Awesome, this works right out of the box! This code is around 30% faster than the native c++ code. Thanks for the fast response Zoner!
[quote name='Zoner' timestamp='1327960607' post='4907781']
The loop will likely need to be unrolled 2-4 more times as to pipeline better (i.e. use more registers until it starts spilling over onto the stack)
If the data is aligned, the load and store can use the aligned 'non-u' versions instead.
I am using the non-u version, but it didn't make much difference. Also unrolling the loop (4 times) didn't have a significant impact, although I re-used the same variables. By "use more registers" did you mean I should introduce more variables for each unrolled loop sequence?
[/quote]
SIMD intrinics can only be audited by looking at optimized code (unoptimized SIMD code is pretty horrific), basically when an algorithm gets too complicated it has to spill various XMM registers onto the stack. So you have to build the code, check out the asm in a debugger and see if it is doing that or not. This is much less of a problem with 64 bit code as there are twice as many registers to work with.
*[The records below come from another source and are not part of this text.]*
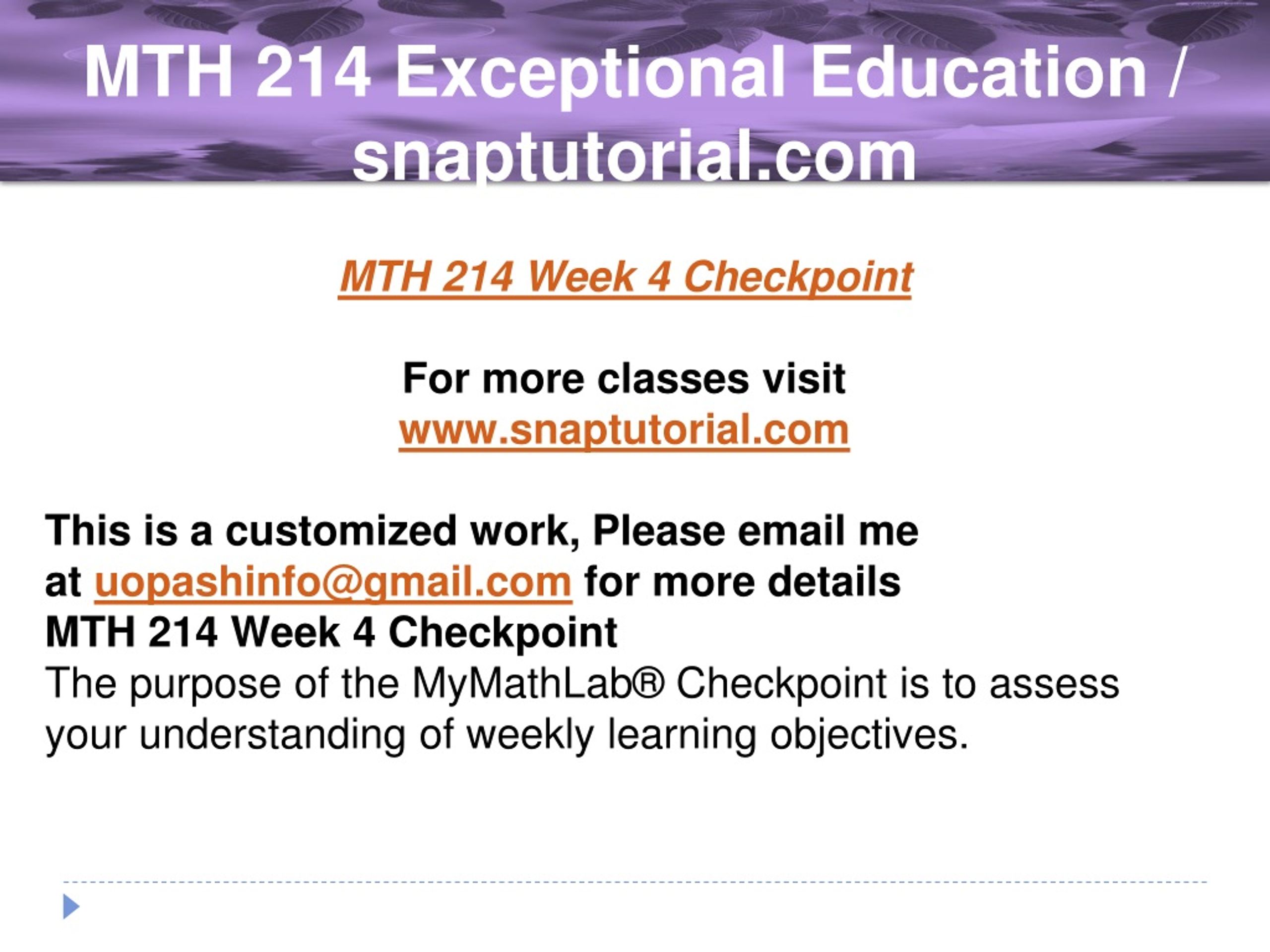 MTH 214 Exceptional Education / snaptutorial.com

MTH 214 Week 4 Checkpoint

For more classes visit
www.snaptutorial.com

This is a customized work, Please email me at uopashinfo@gmail.com for more details
MTH 214 Week 4 Checkpoint
The purpose of the MyMathLab® Checkpoint is to assess your understanding of weekly learning objectives.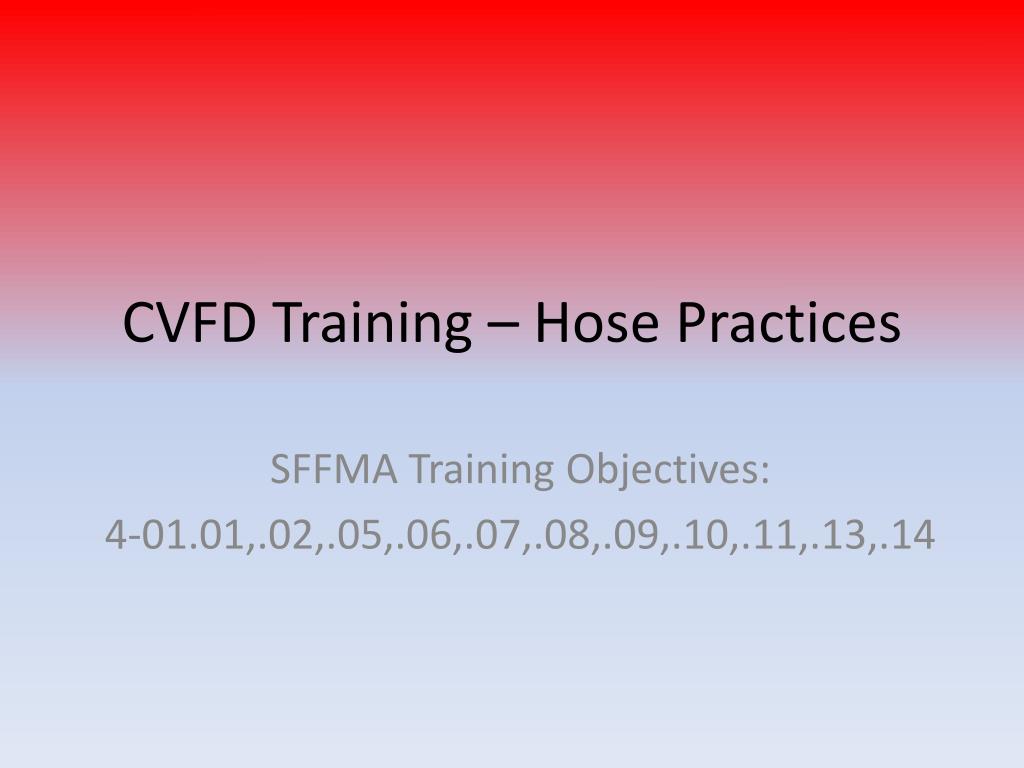 CVFD Training – Hose Practices

SFFMA Training Objectives:
4-01.01,.02,.05,.06,.07,.08,.09,.10,.11,.13,.14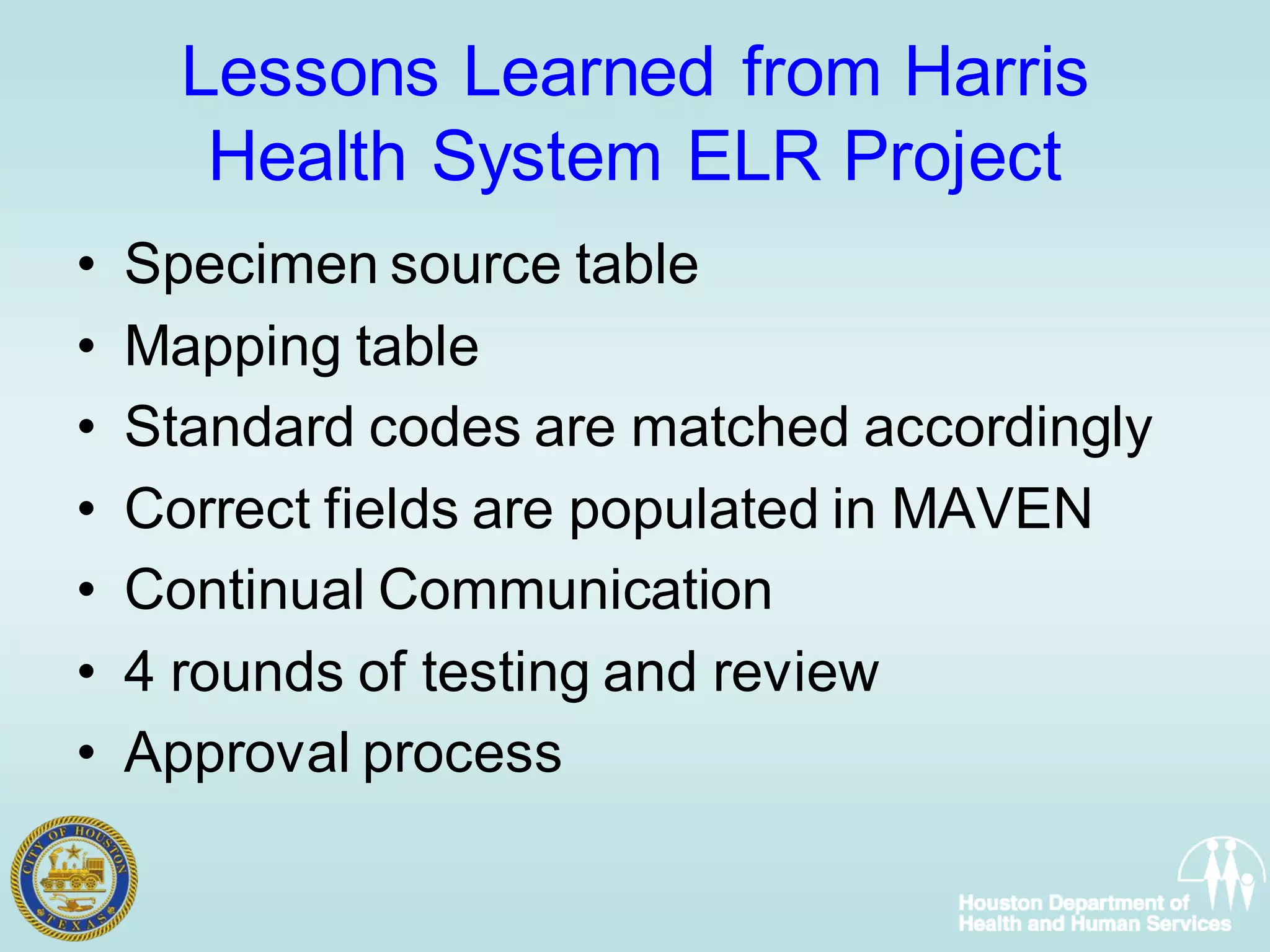 Lessons Learned from Harris Health System ELR Project

• Specimen source table
• Mapping table
• Standard codes are matched accordingly
• Correct fields are populated in MAVEN
• Continual Communication
• 4 rounds of testing and review
• Approval process

CITY OF HOUSTON TEXAS

Houston Department of Health and Human Services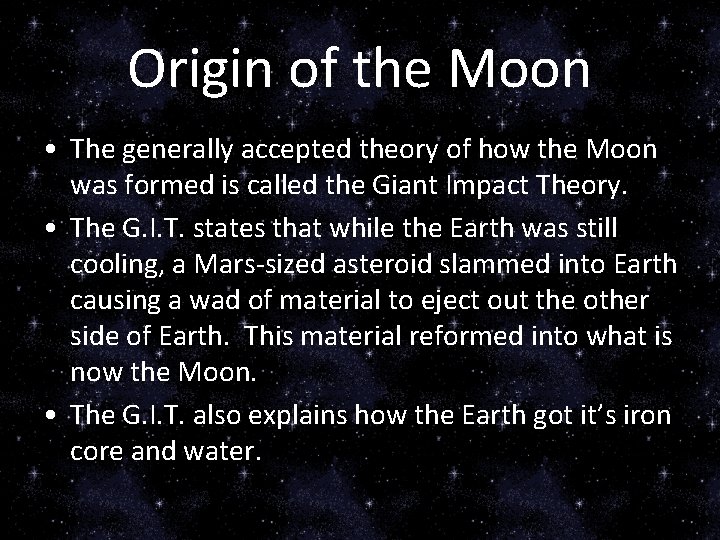 Origin of the Moon

• The generally accepted theory of how the Moon was formed is called the Giant Impact Theory.

• The G.I.T. states that while the Earth was still cooling, a Mars-sized asteroid slammed into Earth causing a wad of material to eject out the other side of Earth. This material reformed into what is now the Moon.

• The G.I.T. also explains how the Earth got it's iron core and water.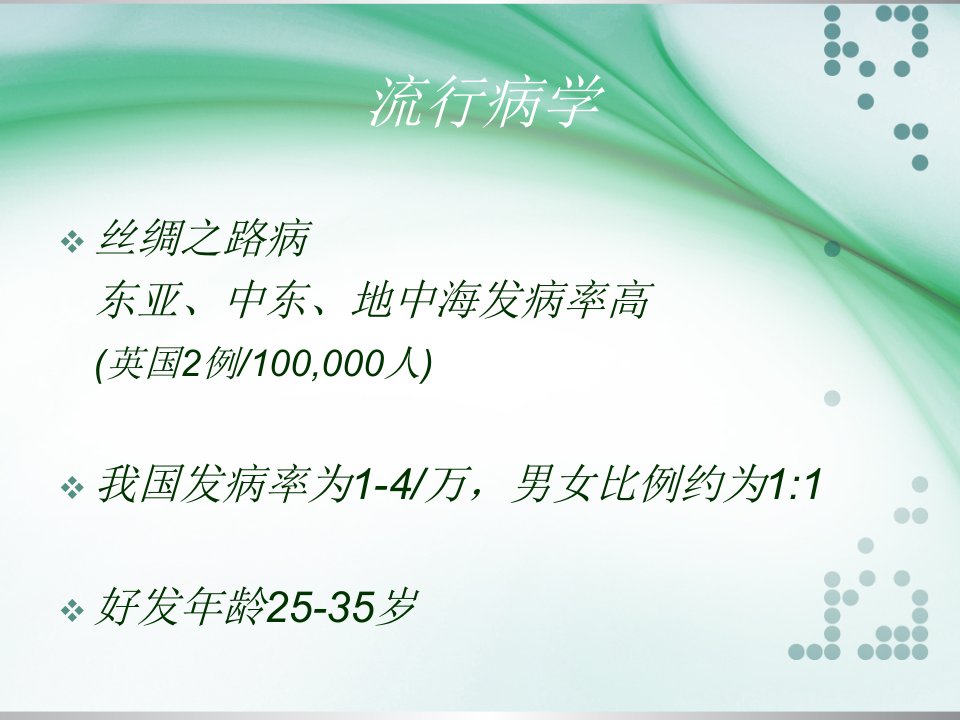 流行病学

❖ 丝绸之路病
东亚、中东、地中海发病率高
(英国2例/100,000人)

❖ 我国发病率为1-4/万，男女比例约为1:1

❖ 好发年龄25-35岁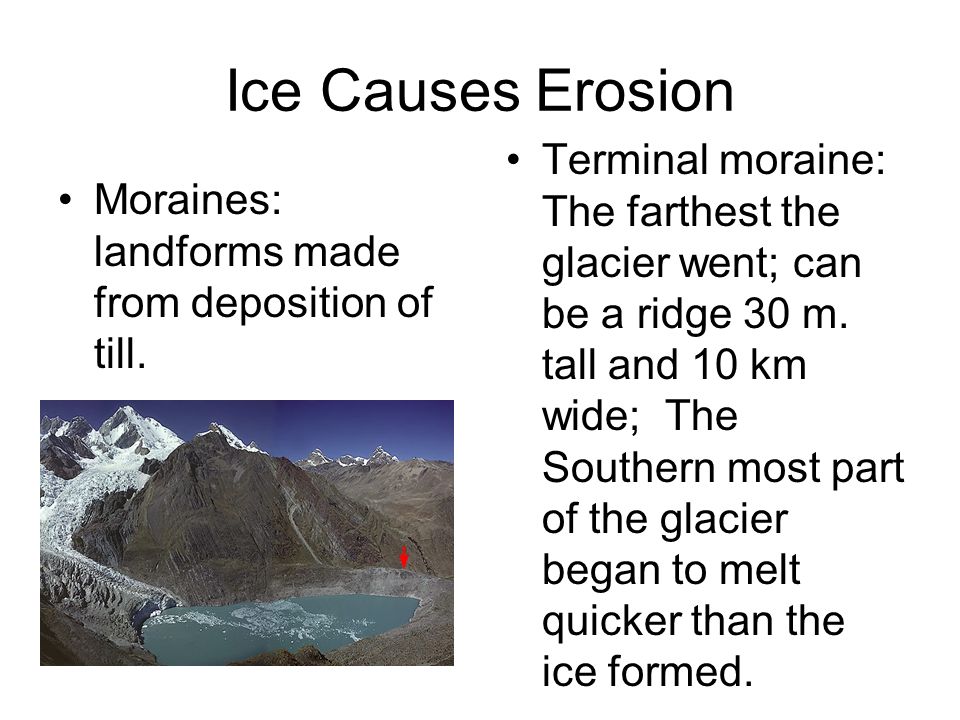 Ice Causes Erosion

• Moraines: landforms made from deposition of till.

• Terminal moraine: The farthest the glacier went; can be a ridge 30 m. tall and 10 km wide;  The Southern most part of the glacier began to melt quicker than the ice formed.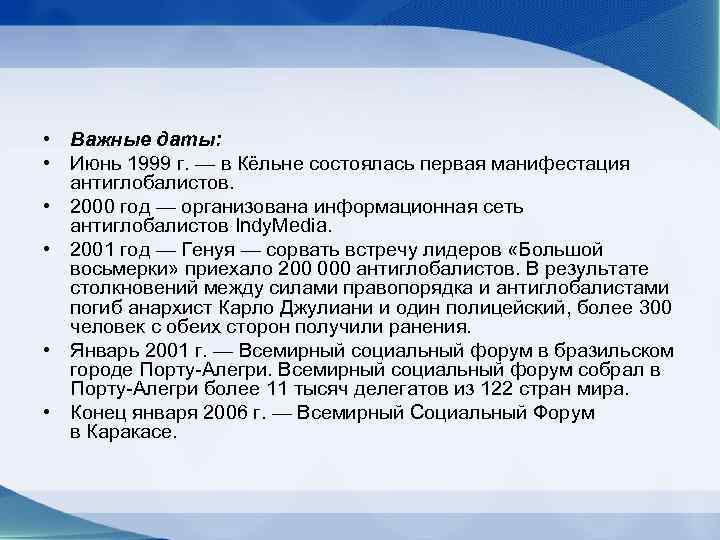 • Важные даты:
• Июнь 1999 г. — в Кёльне состоялась первая манифестация антиглобалистов.
• 2000 год — организована информационная сеть антиглобалистов IndyMedia.
• 2001 год — Генуя — сорвать встречу лидеров «Большой восьмерки» приехало 200 000 антиглобалистов. В результате столкновений между силами правопорядка и антиглобалистами погиб анархист Карло Джулиани и один полицейский, более 300 человек с обеих сторон получили ранения.
• Январь 2001 г. — Всемирный социальный форум в бразильском городе Порту-Алегри. Всемирный социальный форум собрал в Порту-Алегри более 11 тысяч делегатов из 122 стран мира.
• Конец января 2006 г. — Всемирный Социальный Форум в Каракасе.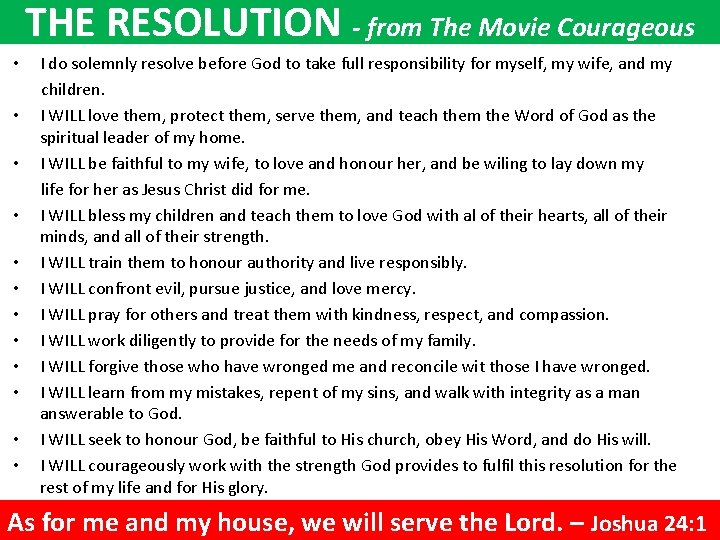 THE RESOLUTION - from The Movie Courageous

• I do solemnly resolve before God to take full responsibility for myself, my wife, and my children.
• I WILL love them, protect them, serve them, and teach them the Word of God as the spiritual leader of my home.
• I WILL be faithful to my wife, to love and honour her, and be wiling to lay down my life for her as Jesus Christ did for me.
• I WILL bless my children and teach them to love God with al of their hearts, all of their minds, and all of their strength.
• I WILL train them to honour authority and live responsibly.
• I WILL confront evil, pursue justice, and love mercy.
• I WILL pray for others and treat them with kindness, respect, and compassion.
• I WILL work diligently to provide for the needs of my family.
• I WILL forgive those who have wronged me and reconcile wit those I have wronged.
• I WILL learn from my mistakes, repent of my sins, and walk with integrity as a man answerable to God.
• I WILL seek to honour God, be faithful to His church, obey His Word, and do His will.
• I WILL courageously work with the strength God provides to fulfil this resolution for the rest of my life and for His glory.

As for me and my house, we will serve the Lord. – Joshua 24:1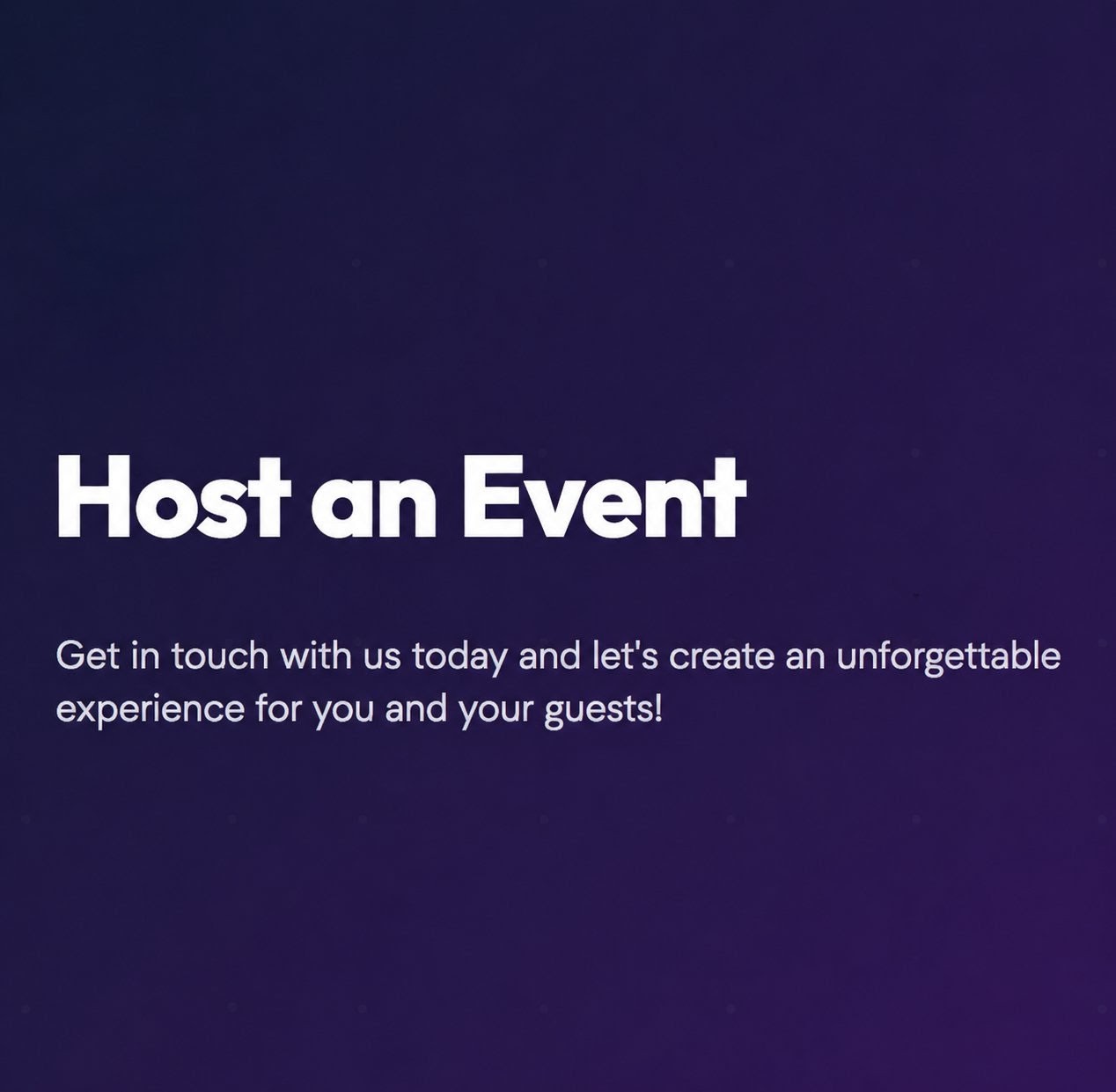 Host an Event

Get in touch with us today and let's create an unforgettable experience for you and your guests!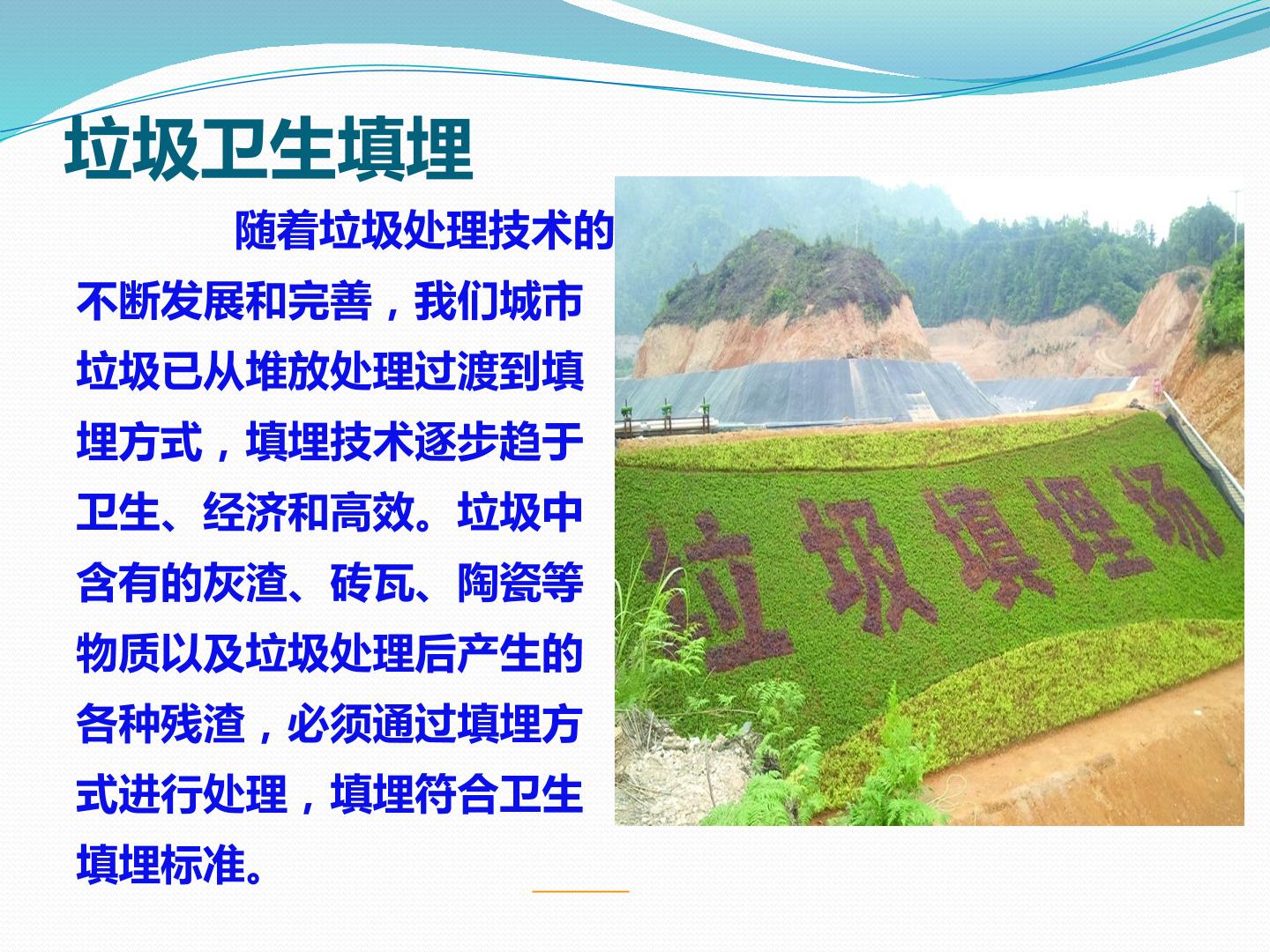 垃圾卫生填埋

随着垃圾处理技术的不断发展和完善，我们城市垃圾已从堆放处理过渡到填埋方式，填埋技术逐步趋于卫生、经济和高效。垃圾中含有的灰渣、砖瓦、陶瓷等物质以及垃圾处理后产生的各种残渣，必须通过填埋方式进行处理，填埋符合卫生填埋标准。

垃圾填埋场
Re-using the same variables should work for a lot of code, although making the pointers use __restrict will probably be necessary so it can schedule the code more aggressively. If the restrict is helping the resulting asm should look something like:
read A
do work A
read B
do work B
store A
do more work on B
read C
store B
do work C
store C
vs
read A
do work A
store A
read B
do work B
store B
read C
do work C
store C